Working Woman
Louisa’s first earnings came from endeavors far less glamorous than acting or writing. By her late teens she had worked, for pitiful wages, as a governess, teacher, seamstress, laundress, and live-in household servant. By her twenties, Louisa was determined, as she put it in a letter to her father, “to turn my brains into money by stories.” Soon her romantic tales were appearing regularly in local publications. She learned to tailor her material to different markets and experimented in various styles of fiction, gradually becoming more skilled and confident.
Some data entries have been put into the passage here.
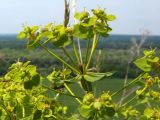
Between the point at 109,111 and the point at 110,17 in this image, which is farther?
the point at 110,17

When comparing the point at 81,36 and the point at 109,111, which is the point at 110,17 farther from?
the point at 109,111

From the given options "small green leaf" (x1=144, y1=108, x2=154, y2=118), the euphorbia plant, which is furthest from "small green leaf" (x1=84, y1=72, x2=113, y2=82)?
"small green leaf" (x1=144, y1=108, x2=154, y2=118)

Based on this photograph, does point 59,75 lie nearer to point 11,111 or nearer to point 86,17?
point 11,111

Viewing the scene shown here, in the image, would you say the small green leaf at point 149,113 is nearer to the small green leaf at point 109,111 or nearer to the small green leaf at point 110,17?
the small green leaf at point 109,111

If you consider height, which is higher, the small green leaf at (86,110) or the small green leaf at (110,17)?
the small green leaf at (110,17)

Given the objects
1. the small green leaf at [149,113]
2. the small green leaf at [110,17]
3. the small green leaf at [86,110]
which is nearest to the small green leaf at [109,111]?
the small green leaf at [86,110]

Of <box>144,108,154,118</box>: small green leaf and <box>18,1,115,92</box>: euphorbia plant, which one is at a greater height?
<box>18,1,115,92</box>: euphorbia plant

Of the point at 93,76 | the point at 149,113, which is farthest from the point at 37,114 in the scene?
the point at 149,113

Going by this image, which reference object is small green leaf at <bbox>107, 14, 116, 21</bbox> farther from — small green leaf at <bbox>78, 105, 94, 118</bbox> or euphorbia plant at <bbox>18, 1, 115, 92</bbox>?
small green leaf at <bbox>78, 105, 94, 118</bbox>

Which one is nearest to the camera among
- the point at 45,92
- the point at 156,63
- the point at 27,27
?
the point at 156,63

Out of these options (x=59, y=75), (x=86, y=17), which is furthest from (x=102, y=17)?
(x=59, y=75)

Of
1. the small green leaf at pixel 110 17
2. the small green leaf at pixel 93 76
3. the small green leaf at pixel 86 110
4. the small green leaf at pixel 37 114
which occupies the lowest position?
the small green leaf at pixel 37 114
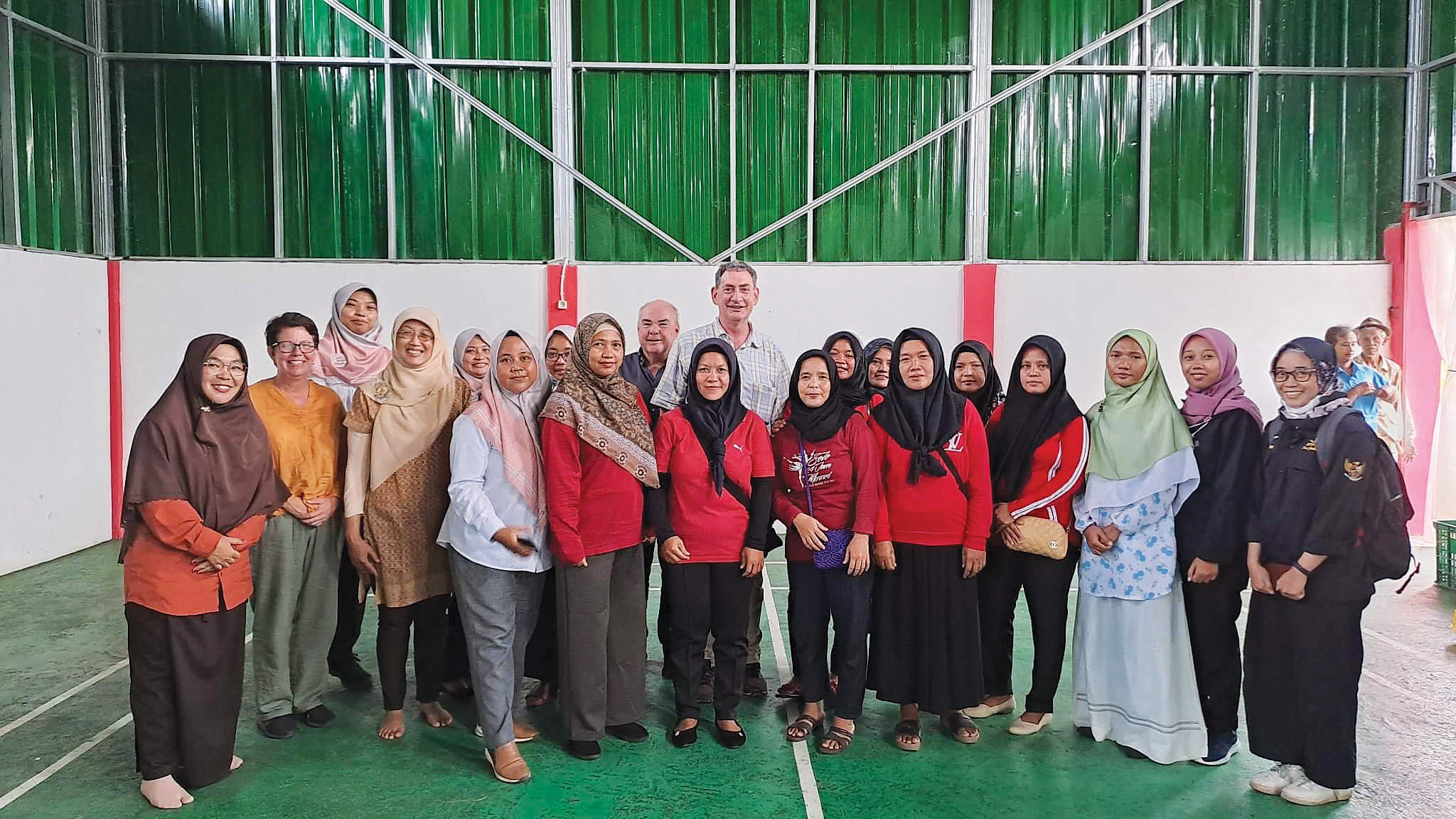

Poverty gave Louisa a vantage point shared by few women of her background. When her mother took a job running an unemployment agency, she came to know the illiterate Irish immigrant and black women who had to take the roughest jobs. With nothing else to give, Louisa, her sister Anna, and their mother held free classes in reading and writing. At home, shy Beth Alcott kept house, and somehow money was found for May to go to school. Bronson Alcott’s financial contribution was negligible; he returned from a long lecture tour with one dollar. In 1858, ten years after they came to work in Boston, the Alcotts learned that Beth was dying from the effects of scarlet fever. Relatives and Emerson made possible a return to Concord, where Beth died. A few months later, after thirty family moves, the Alcotts finally came to rest at Orchard House. They would live there for the next twenty years.
Anna, the oldest and closest to Louisa of the Alcott sisters, was married soon after the move to Orchard House. Louisa returned to Boston to find work, in such despair about the diminished family circle that she briefly considered suicide.